The full subscription fee for 2016 for full-time GPs is €1,072 and one-quarter of that fee is €268.
Honorary Treasurer Dr Joe Martin outlined: “What we are proposing to do is leave the new member one category at zero, but to change the second year — the ‘new member two’ year — to 25 per cent… and the following year, it would go to 50 per cent. The only change really is for the new member two.”
Earlier, the meeting had heard of a difficult financial year for the ICGP in 2015. The College’s annual report showed a deficit of €419,184.
Some concern was expressed that introduction of the partial fee may potentially alienate younger GPs or dissuade them from retaining membership. Dr John Brennan, one of the Chairs of the Network of GP Trainees, said that to his knowledge there had been no consultation with trainees on this issue.
He said that recently-graduated GPs may not be aware of the benefits that College membership could bring.

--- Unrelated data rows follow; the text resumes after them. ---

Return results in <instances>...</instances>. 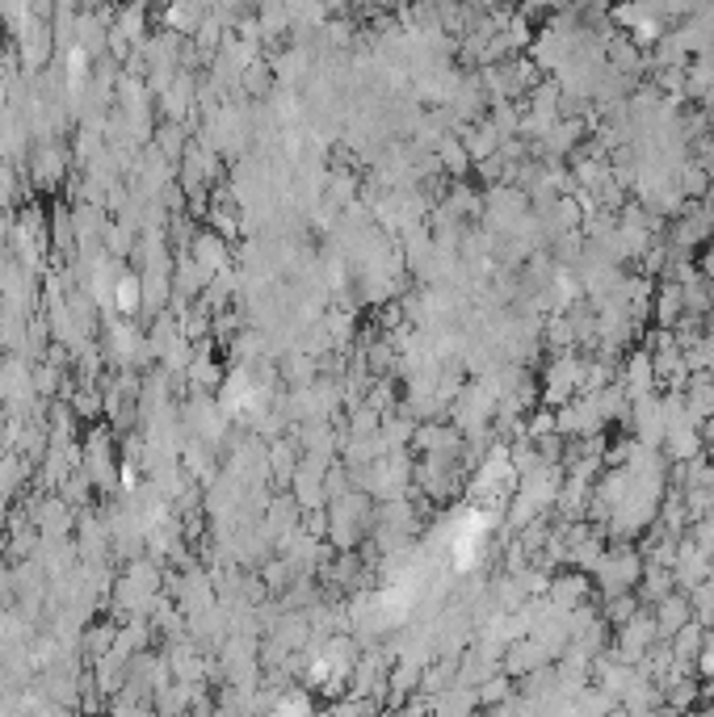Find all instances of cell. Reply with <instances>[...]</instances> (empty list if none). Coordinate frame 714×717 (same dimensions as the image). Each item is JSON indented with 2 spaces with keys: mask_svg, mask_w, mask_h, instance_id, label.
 Wrapping results in <instances>:
<instances>
[{
  "mask_svg": "<svg viewBox=\"0 0 714 717\" xmlns=\"http://www.w3.org/2000/svg\"><path fill=\"white\" fill-rule=\"evenodd\" d=\"M270 717H311V705H307L302 692H286V696H277V705L270 709Z\"/></svg>",
  "mask_w": 714,
  "mask_h": 717,
  "instance_id": "6da1fadb",
  "label": "cell"
}]
</instances>
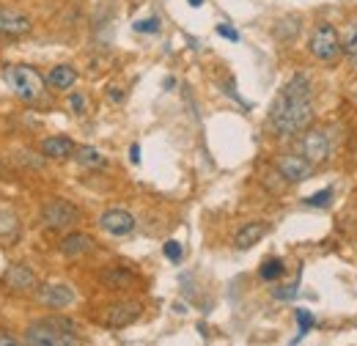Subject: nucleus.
<instances>
[{
    "label": "nucleus",
    "instance_id": "1",
    "mask_svg": "<svg viewBox=\"0 0 357 346\" xmlns=\"http://www.w3.org/2000/svg\"><path fill=\"white\" fill-rule=\"evenodd\" d=\"M269 124L275 135L280 137H291L308 130L313 124V99H311V83L308 77L297 75L294 80H289L286 88L280 91V96L275 99L272 110H269Z\"/></svg>",
    "mask_w": 357,
    "mask_h": 346
},
{
    "label": "nucleus",
    "instance_id": "2",
    "mask_svg": "<svg viewBox=\"0 0 357 346\" xmlns=\"http://www.w3.org/2000/svg\"><path fill=\"white\" fill-rule=\"evenodd\" d=\"M25 344L31 346H75L80 344L75 324L63 316H50L42 322H33L25 330Z\"/></svg>",
    "mask_w": 357,
    "mask_h": 346
},
{
    "label": "nucleus",
    "instance_id": "3",
    "mask_svg": "<svg viewBox=\"0 0 357 346\" xmlns=\"http://www.w3.org/2000/svg\"><path fill=\"white\" fill-rule=\"evenodd\" d=\"M3 80H6L8 91L22 102H36L45 93V77L33 66H25V63L6 66L3 69Z\"/></svg>",
    "mask_w": 357,
    "mask_h": 346
},
{
    "label": "nucleus",
    "instance_id": "4",
    "mask_svg": "<svg viewBox=\"0 0 357 346\" xmlns=\"http://www.w3.org/2000/svg\"><path fill=\"white\" fill-rule=\"evenodd\" d=\"M308 50H311L313 58H316L319 63H324V66H335L338 58L344 55L341 39H338V33H335V28H333L330 22H319V25L313 28Z\"/></svg>",
    "mask_w": 357,
    "mask_h": 346
},
{
    "label": "nucleus",
    "instance_id": "5",
    "mask_svg": "<svg viewBox=\"0 0 357 346\" xmlns=\"http://www.w3.org/2000/svg\"><path fill=\"white\" fill-rule=\"evenodd\" d=\"M300 135L303 137L297 140V149H300V154L305 160H311L313 165H319V163H324L330 157V135H327V130L308 127V130H303Z\"/></svg>",
    "mask_w": 357,
    "mask_h": 346
},
{
    "label": "nucleus",
    "instance_id": "6",
    "mask_svg": "<svg viewBox=\"0 0 357 346\" xmlns=\"http://www.w3.org/2000/svg\"><path fill=\"white\" fill-rule=\"evenodd\" d=\"M77 217H80L77 206L69 204V201H63V198H50L45 206H42V223H45L50 231L69 228Z\"/></svg>",
    "mask_w": 357,
    "mask_h": 346
},
{
    "label": "nucleus",
    "instance_id": "7",
    "mask_svg": "<svg viewBox=\"0 0 357 346\" xmlns=\"http://www.w3.org/2000/svg\"><path fill=\"white\" fill-rule=\"evenodd\" d=\"M3 283L11 294H33L39 289V278L31 266L25 264H8L6 275H3Z\"/></svg>",
    "mask_w": 357,
    "mask_h": 346
},
{
    "label": "nucleus",
    "instance_id": "8",
    "mask_svg": "<svg viewBox=\"0 0 357 346\" xmlns=\"http://www.w3.org/2000/svg\"><path fill=\"white\" fill-rule=\"evenodd\" d=\"M31 28H33V22L25 11H20L14 6H0V36H8V39L25 36V33H31Z\"/></svg>",
    "mask_w": 357,
    "mask_h": 346
},
{
    "label": "nucleus",
    "instance_id": "9",
    "mask_svg": "<svg viewBox=\"0 0 357 346\" xmlns=\"http://www.w3.org/2000/svg\"><path fill=\"white\" fill-rule=\"evenodd\" d=\"M275 168H278V173H280L289 184H300V181H305L313 173V163L305 160L303 154H283V157H278Z\"/></svg>",
    "mask_w": 357,
    "mask_h": 346
},
{
    "label": "nucleus",
    "instance_id": "10",
    "mask_svg": "<svg viewBox=\"0 0 357 346\" xmlns=\"http://www.w3.org/2000/svg\"><path fill=\"white\" fill-rule=\"evenodd\" d=\"M36 297L45 308H52V310H61V308H69L75 303V292L66 286V283H47V286H39L36 289Z\"/></svg>",
    "mask_w": 357,
    "mask_h": 346
},
{
    "label": "nucleus",
    "instance_id": "11",
    "mask_svg": "<svg viewBox=\"0 0 357 346\" xmlns=\"http://www.w3.org/2000/svg\"><path fill=\"white\" fill-rule=\"evenodd\" d=\"M99 228L110 236H127L135 231V217L127 209H107L99 217Z\"/></svg>",
    "mask_w": 357,
    "mask_h": 346
},
{
    "label": "nucleus",
    "instance_id": "12",
    "mask_svg": "<svg viewBox=\"0 0 357 346\" xmlns=\"http://www.w3.org/2000/svg\"><path fill=\"white\" fill-rule=\"evenodd\" d=\"M137 316H140V305L137 303H116V305H107V308H105L102 322H105L107 327L119 330V327L132 324Z\"/></svg>",
    "mask_w": 357,
    "mask_h": 346
},
{
    "label": "nucleus",
    "instance_id": "13",
    "mask_svg": "<svg viewBox=\"0 0 357 346\" xmlns=\"http://www.w3.org/2000/svg\"><path fill=\"white\" fill-rule=\"evenodd\" d=\"M75 143L69 140V137H63V135H55V137H45L42 140V154H45L47 160H69V157H75Z\"/></svg>",
    "mask_w": 357,
    "mask_h": 346
},
{
    "label": "nucleus",
    "instance_id": "14",
    "mask_svg": "<svg viewBox=\"0 0 357 346\" xmlns=\"http://www.w3.org/2000/svg\"><path fill=\"white\" fill-rule=\"evenodd\" d=\"M96 248V242L91 239L89 234H69V236H63V242H61V253L66 256V259H80V256H86Z\"/></svg>",
    "mask_w": 357,
    "mask_h": 346
},
{
    "label": "nucleus",
    "instance_id": "15",
    "mask_svg": "<svg viewBox=\"0 0 357 346\" xmlns=\"http://www.w3.org/2000/svg\"><path fill=\"white\" fill-rule=\"evenodd\" d=\"M269 225L267 223H248V225H242L239 231H236V248L239 250H248V248H253V245H259L264 236H267Z\"/></svg>",
    "mask_w": 357,
    "mask_h": 346
},
{
    "label": "nucleus",
    "instance_id": "16",
    "mask_svg": "<svg viewBox=\"0 0 357 346\" xmlns=\"http://www.w3.org/2000/svg\"><path fill=\"white\" fill-rule=\"evenodd\" d=\"M45 83L50 88L66 91V88H72L75 83H77V69H75V66H69V63H61V66H55V69L47 75Z\"/></svg>",
    "mask_w": 357,
    "mask_h": 346
},
{
    "label": "nucleus",
    "instance_id": "17",
    "mask_svg": "<svg viewBox=\"0 0 357 346\" xmlns=\"http://www.w3.org/2000/svg\"><path fill=\"white\" fill-rule=\"evenodd\" d=\"M75 157H77V163H80L83 168H91V171H99V168L107 165L105 154L96 151L93 146H77V149H75Z\"/></svg>",
    "mask_w": 357,
    "mask_h": 346
},
{
    "label": "nucleus",
    "instance_id": "18",
    "mask_svg": "<svg viewBox=\"0 0 357 346\" xmlns=\"http://www.w3.org/2000/svg\"><path fill=\"white\" fill-rule=\"evenodd\" d=\"M102 280L110 286V289H127L130 283H132L135 278H132V272H127V269H107L105 275H102Z\"/></svg>",
    "mask_w": 357,
    "mask_h": 346
},
{
    "label": "nucleus",
    "instance_id": "19",
    "mask_svg": "<svg viewBox=\"0 0 357 346\" xmlns=\"http://www.w3.org/2000/svg\"><path fill=\"white\" fill-rule=\"evenodd\" d=\"M283 261L280 259H267L261 264V269H259V275H261V280H280L283 278Z\"/></svg>",
    "mask_w": 357,
    "mask_h": 346
},
{
    "label": "nucleus",
    "instance_id": "20",
    "mask_svg": "<svg viewBox=\"0 0 357 346\" xmlns=\"http://www.w3.org/2000/svg\"><path fill=\"white\" fill-rule=\"evenodd\" d=\"M341 50L347 52V58L357 63V25H349L347 33H344V42H341Z\"/></svg>",
    "mask_w": 357,
    "mask_h": 346
},
{
    "label": "nucleus",
    "instance_id": "21",
    "mask_svg": "<svg viewBox=\"0 0 357 346\" xmlns=\"http://www.w3.org/2000/svg\"><path fill=\"white\" fill-rule=\"evenodd\" d=\"M297 327H300V336L294 338V344H300L303 341V336H308L313 327V313L311 310H305V308H300L297 310Z\"/></svg>",
    "mask_w": 357,
    "mask_h": 346
},
{
    "label": "nucleus",
    "instance_id": "22",
    "mask_svg": "<svg viewBox=\"0 0 357 346\" xmlns=\"http://www.w3.org/2000/svg\"><path fill=\"white\" fill-rule=\"evenodd\" d=\"M330 201H333V187H327V190H319L316 195H311V198H305V204H308V206H316V209L327 206Z\"/></svg>",
    "mask_w": 357,
    "mask_h": 346
},
{
    "label": "nucleus",
    "instance_id": "23",
    "mask_svg": "<svg viewBox=\"0 0 357 346\" xmlns=\"http://www.w3.org/2000/svg\"><path fill=\"white\" fill-rule=\"evenodd\" d=\"M135 31H137V33H157V31H160V20H157V17L137 20V22H135Z\"/></svg>",
    "mask_w": 357,
    "mask_h": 346
},
{
    "label": "nucleus",
    "instance_id": "24",
    "mask_svg": "<svg viewBox=\"0 0 357 346\" xmlns=\"http://www.w3.org/2000/svg\"><path fill=\"white\" fill-rule=\"evenodd\" d=\"M162 250H165V259H168V261H174V264H178V261H181V245H178V242H174V239H168Z\"/></svg>",
    "mask_w": 357,
    "mask_h": 346
},
{
    "label": "nucleus",
    "instance_id": "25",
    "mask_svg": "<svg viewBox=\"0 0 357 346\" xmlns=\"http://www.w3.org/2000/svg\"><path fill=\"white\" fill-rule=\"evenodd\" d=\"M69 107H72L75 113H86V96H83V93H72V96H69Z\"/></svg>",
    "mask_w": 357,
    "mask_h": 346
},
{
    "label": "nucleus",
    "instance_id": "26",
    "mask_svg": "<svg viewBox=\"0 0 357 346\" xmlns=\"http://www.w3.org/2000/svg\"><path fill=\"white\" fill-rule=\"evenodd\" d=\"M291 297H297V283L283 286V289H278V292H275V300H291Z\"/></svg>",
    "mask_w": 357,
    "mask_h": 346
},
{
    "label": "nucleus",
    "instance_id": "27",
    "mask_svg": "<svg viewBox=\"0 0 357 346\" xmlns=\"http://www.w3.org/2000/svg\"><path fill=\"white\" fill-rule=\"evenodd\" d=\"M218 33H220L223 39H228V42H239V33H236L231 25H218Z\"/></svg>",
    "mask_w": 357,
    "mask_h": 346
},
{
    "label": "nucleus",
    "instance_id": "28",
    "mask_svg": "<svg viewBox=\"0 0 357 346\" xmlns=\"http://www.w3.org/2000/svg\"><path fill=\"white\" fill-rule=\"evenodd\" d=\"M14 344H17V338H11L8 333H3V330H0V346H14Z\"/></svg>",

“Right enough, you can say people attach more value to something they pay for, but they are not going to pay for something if they do not recognise any value in it and that brings in a wider debate in how College interacts with trainees,” he added.
However, most GPs at the meeting felt that new GPs paying a small amount could be beneficial for all.
ICGP Chair of Communications, Dr Mark Murphy, said the College must ensure it facilitates “youth and freshness”. However, he said paying a small amount from early on could harness a sense of “ownership and a belonging to the College”. He also acknowledged the matter of the College’s finances.
Dr Peter Sloane said GPs had experienced “an explosion” in under-sixes attendances and noted how “when things are free, they are not valued to the same extent”. He said wide engagement with trainees and NEGs was essential.
The meeting agreed to the introduction of a 25 per cent subscription fee for year two members.